A server with databases holding the phone numbers and identity numbers of perhaps as many as 200 million Facebook users in the U.S., the U.K. and other countries has been found open on the Internet by a security researcher.
No one knows who the database belongs to, how or when it was copied from Facebook, according to TechCrunch, which first reported the discovery Wednesday.
A total of 413 million records are in the databases, but according to news reports, roughly half of them are duplicates.
TechCrunch quoted Facebook spokesperson Jay Nancarrow as saying the data had been scraped before Facebook cut off public access to user phone numbers over a year ago. Until then users could search the social media site for phone numbers.
“This data set is old and appears to have information obtained before we made changes last year to remove people’s ability to find others using their phone numbers,” Nancarrow said. “The data set has been taken down and we have seen no evidence that Facebook accounts were compromised.”
However, TechCrunch noted that in the hands of a threat actors a phone number could be used at least for spam calls, and at worst for SIM-swapping attacks, where a cell carrier is tricked switching the phone number of a user to another device.

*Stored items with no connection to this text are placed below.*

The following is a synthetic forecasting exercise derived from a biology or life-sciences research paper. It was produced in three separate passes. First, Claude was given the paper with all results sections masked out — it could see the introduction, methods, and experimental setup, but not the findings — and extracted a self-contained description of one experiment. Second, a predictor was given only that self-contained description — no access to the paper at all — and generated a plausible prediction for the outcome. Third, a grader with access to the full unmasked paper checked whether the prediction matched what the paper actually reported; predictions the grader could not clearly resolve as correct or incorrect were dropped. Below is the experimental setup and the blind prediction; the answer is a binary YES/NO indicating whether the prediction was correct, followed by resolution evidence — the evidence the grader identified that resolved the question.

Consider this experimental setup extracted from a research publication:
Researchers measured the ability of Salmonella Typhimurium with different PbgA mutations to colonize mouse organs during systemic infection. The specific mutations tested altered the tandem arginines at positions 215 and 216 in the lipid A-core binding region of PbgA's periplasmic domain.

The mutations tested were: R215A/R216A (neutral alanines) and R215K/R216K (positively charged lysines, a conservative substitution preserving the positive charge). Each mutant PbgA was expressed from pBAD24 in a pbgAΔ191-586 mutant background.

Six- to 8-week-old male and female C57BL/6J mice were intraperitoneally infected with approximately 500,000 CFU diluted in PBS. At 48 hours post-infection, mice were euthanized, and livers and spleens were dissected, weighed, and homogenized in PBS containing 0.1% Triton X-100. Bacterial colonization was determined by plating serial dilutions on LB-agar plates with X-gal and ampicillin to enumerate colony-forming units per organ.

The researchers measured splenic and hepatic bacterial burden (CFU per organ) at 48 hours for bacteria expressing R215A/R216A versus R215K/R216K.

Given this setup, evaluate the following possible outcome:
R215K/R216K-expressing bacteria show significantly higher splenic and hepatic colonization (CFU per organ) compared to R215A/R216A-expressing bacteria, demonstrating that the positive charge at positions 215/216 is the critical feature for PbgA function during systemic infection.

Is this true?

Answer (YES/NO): YES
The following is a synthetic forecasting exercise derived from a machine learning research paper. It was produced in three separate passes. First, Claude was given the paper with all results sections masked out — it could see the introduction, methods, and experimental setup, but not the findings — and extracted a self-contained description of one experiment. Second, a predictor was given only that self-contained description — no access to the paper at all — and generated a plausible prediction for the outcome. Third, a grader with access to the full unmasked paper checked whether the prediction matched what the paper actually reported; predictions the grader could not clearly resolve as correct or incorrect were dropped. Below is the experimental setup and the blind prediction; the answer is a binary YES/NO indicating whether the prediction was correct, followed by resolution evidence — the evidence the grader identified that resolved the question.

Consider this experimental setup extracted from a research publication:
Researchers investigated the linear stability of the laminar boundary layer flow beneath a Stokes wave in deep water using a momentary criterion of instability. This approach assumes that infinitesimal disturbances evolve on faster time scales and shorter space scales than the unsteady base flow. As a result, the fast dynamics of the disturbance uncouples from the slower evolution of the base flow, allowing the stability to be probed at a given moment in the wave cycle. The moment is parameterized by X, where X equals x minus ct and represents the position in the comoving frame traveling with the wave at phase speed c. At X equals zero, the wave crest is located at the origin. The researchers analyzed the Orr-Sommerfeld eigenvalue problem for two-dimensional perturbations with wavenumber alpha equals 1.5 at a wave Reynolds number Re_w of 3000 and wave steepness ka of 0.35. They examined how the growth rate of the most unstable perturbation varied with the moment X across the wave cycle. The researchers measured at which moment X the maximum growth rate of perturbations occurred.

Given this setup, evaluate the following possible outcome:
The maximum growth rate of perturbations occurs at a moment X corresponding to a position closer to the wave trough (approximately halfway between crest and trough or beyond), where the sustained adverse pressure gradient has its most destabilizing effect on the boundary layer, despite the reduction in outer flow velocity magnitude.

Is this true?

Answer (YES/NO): NO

Each record in the databases contained a user’s unique Facebook ID and the phone number listed on the account. A user’s Facebook ID is typically a long, unique and public number associated with their account. TechCrunch said it can easily be used to discern an account’s username. Some of the records also had the user’s name, gender and location by country.
TechCruch said this is a typical page found in the database:
Sanyam Jain, a security researcher and member of the GDI Foundation, found the database and contacted TechCrunch after he was unable to find the owner. The news site also couldn’t find the owner but was able to identify the web host, who pulled the server offline.